Records from a data collection
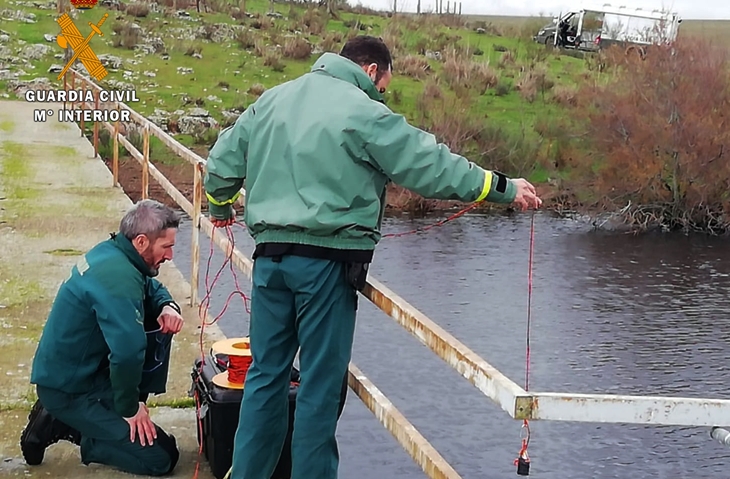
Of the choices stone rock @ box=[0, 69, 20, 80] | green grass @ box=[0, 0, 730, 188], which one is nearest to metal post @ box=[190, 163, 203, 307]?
green grass @ box=[0, 0, 730, 188]

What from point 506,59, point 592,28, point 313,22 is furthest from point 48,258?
point 592,28

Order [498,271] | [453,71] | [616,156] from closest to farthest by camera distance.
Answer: [498,271]
[616,156]
[453,71]

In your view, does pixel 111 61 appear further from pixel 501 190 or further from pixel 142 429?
pixel 501 190

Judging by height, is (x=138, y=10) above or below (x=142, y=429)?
above

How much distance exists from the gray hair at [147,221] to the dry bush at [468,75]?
25325 millimetres

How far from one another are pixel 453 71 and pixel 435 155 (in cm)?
2786

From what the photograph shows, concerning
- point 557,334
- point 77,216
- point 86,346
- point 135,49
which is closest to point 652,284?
point 557,334

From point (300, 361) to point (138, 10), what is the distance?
3020 cm

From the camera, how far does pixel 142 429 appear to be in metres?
3.59

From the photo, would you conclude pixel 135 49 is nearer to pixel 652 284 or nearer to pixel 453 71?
pixel 453 71

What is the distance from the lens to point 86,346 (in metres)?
3.53

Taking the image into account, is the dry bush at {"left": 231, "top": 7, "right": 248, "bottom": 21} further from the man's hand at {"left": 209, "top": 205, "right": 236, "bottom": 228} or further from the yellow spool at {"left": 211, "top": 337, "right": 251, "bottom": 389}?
the man's hand at {"left": 209, "top": 205, "right": 236, "bottom": 228}

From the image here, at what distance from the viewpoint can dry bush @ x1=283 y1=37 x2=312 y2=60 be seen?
30.3 meters

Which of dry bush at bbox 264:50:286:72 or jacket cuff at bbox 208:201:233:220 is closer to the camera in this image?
jacket cuff at bbox 208:201:233:220
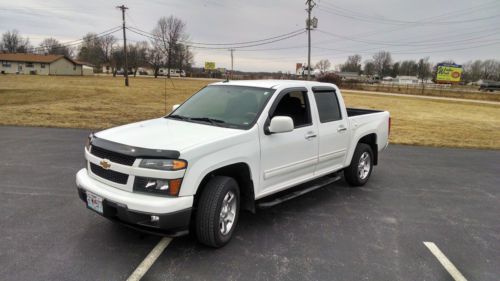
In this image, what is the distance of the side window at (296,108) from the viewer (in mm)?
4559

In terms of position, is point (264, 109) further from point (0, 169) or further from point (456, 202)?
point (0, 169)

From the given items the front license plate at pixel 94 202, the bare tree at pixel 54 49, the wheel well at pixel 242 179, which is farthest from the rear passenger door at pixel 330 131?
the bare tree at pixel 54 49

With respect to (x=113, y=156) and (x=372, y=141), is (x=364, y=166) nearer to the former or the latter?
(x=372, y=141)

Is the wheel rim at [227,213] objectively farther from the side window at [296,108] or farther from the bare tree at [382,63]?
→ the bare tree at [382,63]

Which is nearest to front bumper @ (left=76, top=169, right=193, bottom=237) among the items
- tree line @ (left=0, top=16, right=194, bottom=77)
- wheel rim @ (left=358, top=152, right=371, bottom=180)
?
wheel rim @ (left=358, top=152, right=371, bottom=180)

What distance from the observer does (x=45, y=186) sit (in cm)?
533

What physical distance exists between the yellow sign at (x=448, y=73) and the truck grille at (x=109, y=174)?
8485 centimetres

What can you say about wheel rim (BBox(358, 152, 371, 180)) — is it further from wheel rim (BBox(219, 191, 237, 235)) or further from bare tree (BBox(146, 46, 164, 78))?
bare tree (BBox(146, 46, 164, 78))

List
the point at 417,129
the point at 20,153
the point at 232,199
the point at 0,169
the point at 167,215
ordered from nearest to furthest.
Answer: the point at 167,215, the point at 232,199, the point at 0,169, the point at 20,153, the point at 417,129

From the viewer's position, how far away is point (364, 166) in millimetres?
6125

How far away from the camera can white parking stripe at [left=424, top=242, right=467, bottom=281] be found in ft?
10.9

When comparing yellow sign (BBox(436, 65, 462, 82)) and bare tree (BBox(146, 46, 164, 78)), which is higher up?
bare tree (BBox(146, 46, 164, 78))

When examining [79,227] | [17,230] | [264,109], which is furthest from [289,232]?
[17,230]

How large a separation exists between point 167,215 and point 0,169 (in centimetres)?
481
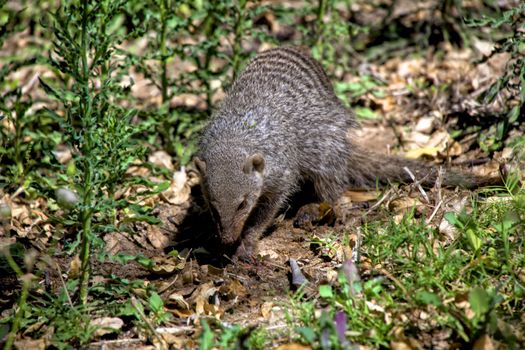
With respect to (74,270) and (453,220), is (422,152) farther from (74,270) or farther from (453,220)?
(74,270)

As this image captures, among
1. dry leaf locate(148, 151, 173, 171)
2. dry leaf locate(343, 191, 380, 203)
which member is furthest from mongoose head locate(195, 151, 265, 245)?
dry leaf locate(148, 151, 173, 171)

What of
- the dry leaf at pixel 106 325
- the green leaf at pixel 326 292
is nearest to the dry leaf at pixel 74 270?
the dry leaf at pixel 106 325

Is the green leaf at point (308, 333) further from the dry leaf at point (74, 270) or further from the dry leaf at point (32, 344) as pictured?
the dry leaf at point (74, 270)

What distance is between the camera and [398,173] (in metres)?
4.70

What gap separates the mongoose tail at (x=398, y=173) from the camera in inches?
170

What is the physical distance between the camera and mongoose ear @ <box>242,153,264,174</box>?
4.17 metres

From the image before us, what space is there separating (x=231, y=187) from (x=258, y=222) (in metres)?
0.50

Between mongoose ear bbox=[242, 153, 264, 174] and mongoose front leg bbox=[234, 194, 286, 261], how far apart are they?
0.33 metres

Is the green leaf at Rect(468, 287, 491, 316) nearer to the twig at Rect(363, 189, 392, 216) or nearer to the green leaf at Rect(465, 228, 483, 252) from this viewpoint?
the green leaf at Rect(465, 228, 483, 252)

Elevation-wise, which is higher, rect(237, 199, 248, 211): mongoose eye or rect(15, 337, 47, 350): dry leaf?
rect(237, 199, 248, 211): mongoose eye

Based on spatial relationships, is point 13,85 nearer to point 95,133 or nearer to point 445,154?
point 95,133

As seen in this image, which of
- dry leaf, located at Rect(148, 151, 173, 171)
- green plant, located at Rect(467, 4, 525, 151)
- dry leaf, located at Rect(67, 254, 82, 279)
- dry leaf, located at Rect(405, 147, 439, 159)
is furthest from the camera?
dry leaf, located at Rect(148, 151, 173, 171)

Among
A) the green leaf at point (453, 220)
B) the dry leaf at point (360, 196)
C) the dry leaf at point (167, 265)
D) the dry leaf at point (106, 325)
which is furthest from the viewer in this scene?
the dry leaf at point (360, 196)

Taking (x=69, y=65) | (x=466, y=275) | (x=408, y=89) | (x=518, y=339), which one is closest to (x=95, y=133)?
(x=69, y=65)
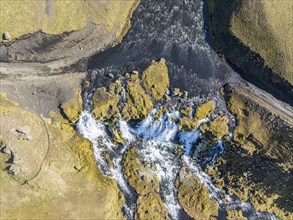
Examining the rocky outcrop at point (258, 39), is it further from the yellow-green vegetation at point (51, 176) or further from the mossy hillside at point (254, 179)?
the yellow-green vegetation at point (51, 176)

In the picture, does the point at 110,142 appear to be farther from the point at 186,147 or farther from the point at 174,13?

=== OBJECTIVE ===
Retype all of the data above line for line, with nothing changed, and leave out the pictures.

=== SOLUTION TO THIS EXERCISE ===
Of the choices stone rock @ box=[0, 69, 20, 80] | green grass @ box=[0, 0, 730, 188], which one is nearest to metal post @ box=[190, 163, 203, 307]?
green grass @ box=[0, 0, 730, 188]

What from point 506,59, point 592,28, point 313,22 is furthest from point 48,258?
point 592,28

Order [498,271] | [453,71] | [616,156] from closest to farthest by camera distance.
Answer: [498,271]
[616,156]
[453,71]

In your view, does pixel 111 61 appear further from pixel 501 190 or further from pixel 142 429?
pixel 501 190

Judging by height, is (x=138, y=10) above or below (x=142, y=429)?
above

How much distance exists from the gray hair at [147,221] to the dry bush at [468,75]?
25325 millimetres

How far from one another are pixel 453 71 and pixel 435 155 (in cm)?
2786

From what the photograph shows, concerning
- point 557,334
- point 77,216
- point 86,346
- point 135,49
which is closest to point 652,284?
point 557,334

From point (300, 361) to point (138, 10), what is the distance?
3020 cm

From the camera, how far does pixel 142 429 appear to be in metres?
3.59

From the photo, would you conclude pixel 135 49 is nearer to pixel 652 284 or nearer to pixel 453 71?
pixel 453 71

What is the distance from the lens to point 86,346 (in metres)?
3.53

Taking the image into account, is the dry bush at {"left": 231, "top": 7, "right": 248, "bottom": 21} further from the man's hand at {"left": 209, "top": 205, "right": 236, "bottom": 228} or further from the yellow spool at {"left": 211, "top": 337, "right": 251, "bottom": 389}?
the man's hand at {"left": 209, "top": 205, "right": 236, "bottom": 228}

From the image here, at what distance from the viewpoint can dry bush @ x1=283 y1=37 x2=312 y2=60 be seen?
30.3 meters

Which of dry bush at bbox 264:50:286:72 or jacket cuff at bbox 208:201:233:220 is closer to the camera in this image?
jacket cuff at bbox 208:201:233:220
In this image, what is the distance of the side window at (296,108) from the viewer (in mm)?
4559

In terms of position, is point (264, 109) further from point (0, 169) or further from point (456, 202)?
point (0, 169)

From the given items the front license plate at pixel 94 202, the bare tree at pixel 54 49, the wheel well at pixel 242 179, which is farthest from the rear passenger door at pixel 330 131?
the bare tree at pixel 54 49

With respect to (x=113, y=156) and (x=372, y=141), is (x=364, y=166) nearer to the former or the latter?
(x=372, y=141)

Is the wheel rim at [227,213] objectively farther from the side window at [296,108] or farther from the bare tree at [382,63]?
→ the bare tree at [382,63]

Which is nearest to front bumper @ (left=76, top=169, right=193, bottom=237) among the items
- tree line @ (left=0, top=16, right=194, bottom=77)
- wheel rim @ (left=358, top=152, right=371, bottom=180)
?
wheel rim @ (left=358, top=152, right=371, bottom=180)

What distance from the observer does (x=45, y=186) sit (in cm)?
533

What physical distance exists between the yellow sign at (x=448, y=73) and the truck grille at (x=109, y=174)?
8485 centimetres

What can you say about wheel rim (BBox(358, 152, 371, 180)) — is it further from wheel rim (BBox(219, 191, 237, 235)) or further from bare tree (BBox(146, 46, 164, 78))?
bare tree (BBox(146, 46, 164, 78))

List
the point at 417,129
the point at 20,153
the point at 232,199
the point at 0,169
the point at 167,215
ordered from nearest to furthest.
Answer: the point at 167,215, the point at 232,199, the point at 0,169, the point at 20,153, the point at 417,129

From the viewer's position, how far away is point (364, 166) in millimetres?
6125

How far away from the camera can white parking stripe at [left=424, top=242, right=467, bottom=281] be found in ft?
10.9

When comparing yellow sign (BBox(436, 65, 462, 82)) and bare tree (BBox(146, 46, 164, 78)), which is higher up?
bare tree (BBox(146, 46, 164, 78))

When examining [79,227] | [17,230] | [264,109], which is furthest from [289,232]?
[17,230]

How large a separation exists between point 167,215 and point 0,169 (in centimetres)?
481
With respect to (74,270) and (453,220), is (422,152) farther from (74,270) or farther from (453,220)?
(74,270)

As this image captures, among
1. dry leaf locate(148, 151, 173, 171)
2. dry leaf locate(343, 191, 380, 203)
which member is furthest from mongoose head locate(195, 151, 265, 245)?
dry leaf locate(148, 151, 173, 171)

What of
- the dry leaf at pixel 106 325
- the green leaf at pixel 326 292
is nearest to the dry leaf at pixel 74 270?
the dry leaf at pixel 106 325

Is the green leaf at point (308, 333) further from the dry leaf at point (74, 270) or further from the dry leaf at point (32, 344) as pictured?
the dry leaf at point (74, 270)

What distance is between the camera and [398,173] (in metres)?
4.70

What gap separates the mongoose tail at (x=398, y=173) from the camera in inches?
170

What is the physical distance between the camera and mongoose ear @ <box>242,153,264,174</box>?
4.17 metres

From the image before us, what space is there separating (x=231, y=187) from (x=258, y=222) (in metres)?
0.50

Between mongoose ear bbox=[242, 153, 264, 174] and mongoose front leg bbox=[234, 194, 286, 261], how far apart are they?
0.33 metres

Is the green leaf at Rect(468, 287, 491, 316) nearer to the twig at Rect(363, 189, 392, 216) or nearer to the green leaf at Rect(465, 228, 483, 252) from this viewpoint?
the green leaf at Rect(465, 228, 483, 252)

Elevation-wise, which is higher, rect(237, 199, 248, 211): mongoose eye or rect(15, 337, 47, 350): dry leaf?
rect(237, 199, 248, 211): mongoose eye

Based on spatial relationships, is point 13,85 nearer to point 95,133 or nearer to point 445,154?
point 95,133

As seen in this image, which of
- dry leaf, located at Rect(148, 151, 173, 171)
- green plant, located at Rect(467, 4, 525, 151)
- dry leaf, located at Rect(67, 254, 82, 279)
- dry leaf, located at Rect(405, 147, 439, 159)
is furthest from the camera?
dry leaf, located at Rect(148, 151, 173, 171)

Among
A) the green leaf at point (453, 220)
B) the dry leaf at point (360, 196)
C) the dry leaf at point (167, 265)
D) the dry leaf at point (106, 325)
which is furthest from the viewer in this scene?
the dry leaf at point (360, 196)

Taking (x=69, y=65) | (x=466, y=275) | (x=408, y=89) | (x=518, y=339), which one is closest to (x=95, y=133)?
(x=69, y=65)
Examining the rocky outcrop at point (258, 39), is it further from the yellow-green vegetation at point (51, 176) or further from the mossy hillside at point (254, 179)?
the yellow-green vegetation at point (51, 176)

In the picture, does the point at 110,142 appear to be farther from the point at 186,147 or farther from the point at 174,13?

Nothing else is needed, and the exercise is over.